三菱重工から学ぶ大規模プロジェクトの反省点


三菱重工、豪華客船で払った高すぎる授業料という記事を読んでから撤退の流れを見ると、あまり身にならなかった授業だなと感じます。
http://toyokeizai.net/articles/-/113297

記事を抜粋しつつ、ソフトウェア開発でも学ぶべき反省を並べます。

三菱重工は「飛鳥」など大型客船の建造実績はあったが、欧米向け豪華客船を基本設計から手掛けた経験はなかった。2011年の受注時には「過去の建造実績から何とかできると判断した」(宮永俊一社長)。

受注窓口の営業が製品の完成を約束する事が諸悪の根源という、まさにあるあるネタです。

設計段階からアイーダの承認がなかなか得られず、客室や空調などの仕様の確定作業は難航。大型客船を手掛けるのは約10年ぶりであり、全室Wi-Fi完備に戸惑うなど、最新の客船技術への認識もまた甘かった。

涙なしには読めません。製品の完成を約束した敏腕営業マンは新しい案件を取りに、任された現場が認識合わせに四苦八苦。要件の8割決まったんですけれども、残り2割(全室Wi-fiのくだり)が決まりません。というやり取りが想像出来ます。

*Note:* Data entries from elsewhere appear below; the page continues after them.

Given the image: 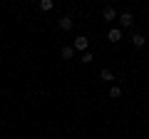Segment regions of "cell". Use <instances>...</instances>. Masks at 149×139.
I'll use <instances>...</instances> for the list:
<instances>
[{
	"mask_svg": "<svg viewBox=\"0 0 149 139\" xmlns=\"http://www.w3.org/2000/svg\"><path fill=\"white\" fill-rule=\"evenodd\" d=\"M87 47H90V40L85 38V35H77L72 42V50H80V52H87Z\"/></svg>",
	"mask_w": 149,
	"mask_h": 139,
	"instance_id": "obj_1",
	"label": "cell"
},
{
	"mask_svg": "<svg viewBox=\"0 0 149 139\" xmlns=\"http://www.w3.org/2000/svg\"><path fill=\"white\" fill-rule=\"evenodd\" d=\"M119 25H122V27H119V30H127V27H132L134 25V15H132V13H122V15H119Z\"/></svg>",
	"mask_w": 149,
	"mask_h": 139,
	"instance_id": "obj_2",
	"label": "cell"
},
{
	"mask_svg": "<svg viewBox=\"0 0 149 139\" xmlns=\"http://www.w3.org/2000/svg\"><path fill=\"white\" fill-rule=\"evenodd\" d=\"M122 38H124V32L119 30V27H112V30L107 32V40H109V42H119Z\"/></svg>",
	"mask_w": 149,
	"mask_h": 139,
	"instance_id": "obj_3",
	"label": "cell"
},
{
	"mask_svg": "<svg viewBox=\"0 0 149 139\" xmlns=\"http://www.w3.org/2000/svg\"><path fill=\"white\" fill-rule=\"evenodd\" d=\"M102 17H104L107 22H109V20H114V17H117V10H114L112 5H104V8H102Z\"/></svg>",
	"mask_w": 149,
	"mask_h": 139,
	"instance_id": "obj_4",
	"label": "cell"
},
{
	"mask_svg": "<svg viewBox=\"0 0 149 139\" xmlns=\"http://www.w3.org/2000/svg\"><path fill=\"white\" fill-rule=\"evenodd\" d=\"M57 25H60V30H65V32L72 30V17H70V15H62V17L57 20Z\"/></svg>",
	"mask_w": 149,
	"mask_h": 139,
	"instance_id": "obj_5",
	"label": "cell"
},
{
	"mask_svg": "<svg viewBox=\"0 0 149 139\" xmlns=\"http://www.w3.org/2000/svg\"><path fill=\"white\" fill-rule=\"evenodd\" d=\"M132 45H134V47H144V45H147V40H144L142 32H134V35H132Z\"/></svg>",
	"mask_w": 149,
	"mask_h": 139,
	"instance_id": "obj_6",
	"label": "cell"
},
{
	"mask_svg": "<svg viewBox=\"0 0 149 139\" xmlns=\"http://www.w3.org/2000/svg\"><path fill=\"white\" fill-rule=\"evenodd\" d=\"M52 8H55L52 0H40V10H42V13H50Z\"/></svg>",
	"mask_w": 149,
	"mask_h": 139,
	"instance_id": "obj_7",
	"label": "cell"
},
{
	"mask_svg": "<svg viewBox=\"0 0 149 139\" xmlns=\"http://www.w3.org/2000/svg\"><path fill=\"white\" fill-rule=\"evenodd\" d=\"M100 80H104V82H112V80H114L112 70H102V72H100Z\"/></svg>",
	"mask_w": 149,
	"mask_h": 139,
	"instance_id": "obj_8",
	"label": "cell"
},
{
	"mask_svg": "<svg viewBox=\"0 0 149 139\" xmlns=\"http://www.w3.org/2000/svg\"><path fill=\"white\" fill-rule=\"evenodd\" d=\"M72 55H74L72 45H65V47H62V57H65V60H70V57H72Z\"/></svg>",
	"mask_w": 149,
	"mask_h": 139,
	"instance_id": "obj_9",
	"label": "cell"
},
{
	"mask_svg": "<svg viewBox=\"0 0 149 139\" xmlns=\"http://www.w3.org/2000/svg\"><path fill=\"white\" fill-rule=\"evenodd\" d=\"M109 97H112V99H117V97H122V87H117V85H114V87L109 90Z\"/></svg>",
	"mask_w": 149,
	"mask_h": 139,
	"instance_id": "obj_10",
	"label": "cell"
},
{
	"mask_svg": "<svg viewBox=\"0 0 149 139\" xmlns=\"http://www.w3.org/2000/svg\"><path fill=\"white\" fill-rule=\"evenodd\" d=\"M92 60H95V57H92V52H82V62H85V65H90Z\"/></svg>",
	"mask_w": 149,
	"mask_h": 139,
	"instance_id": "obj_11",
	"label": "cell"
}]
</instances>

(個人の予想ベースですが)学ぶ事としては、以下二点かと思います。
・お客様は神様という認識のもと、承認のフェーズのみ密にやり取りする方式だと失敗する。
→神様との対話は短期的に見るとコストがかかりますが長期的に見てリスク軽減となる。
・要求リストを並べるだけでなくToDoリストも合わせて作成する。
→何を持ってして最新の客船技術の基準を達成出来るのかを明確にする。

遅れたなら、人を集めれば良いじゃないの発想で招いた失敗として下記。

外国人技能者や協力会社など、さまざまな雇用形態の作業員が入り乱れる現場は管理監督が行き届かず、今年に入りぼや騒ぎも3回発生した。

またもやあるあるネタ。管理側の人間を増やさずエンジニアを増やしたパターン。
管理者が出来る人間は絶対数が少ないという悩みが出がちですが、ここが日本の働き方の最大の問題点だと思います。

(個人の予想略)学ぶ事としては、以下だと思います。
・やってほしい事が明確になっていないのに人を追加しても混乱する
→管理コストが出来るだけ抑えられる依頼が出来る体制を作るべき
・管理者の仕事は人を増やす事ではなく、調整する事だと意識する。

こじれすぎると、会議・打ち合わせが多いとかコミュニケーションツールを導入しようとか本質的ではないけれどカイゼンした気になる施策が打たれ始めます。

大事なのは、一つ一つ契約レベルで決めきる事であり、
契約レベルで納得してもらうにはお客様に当事者意識を持って要件を詰めるしかないのかなと思います。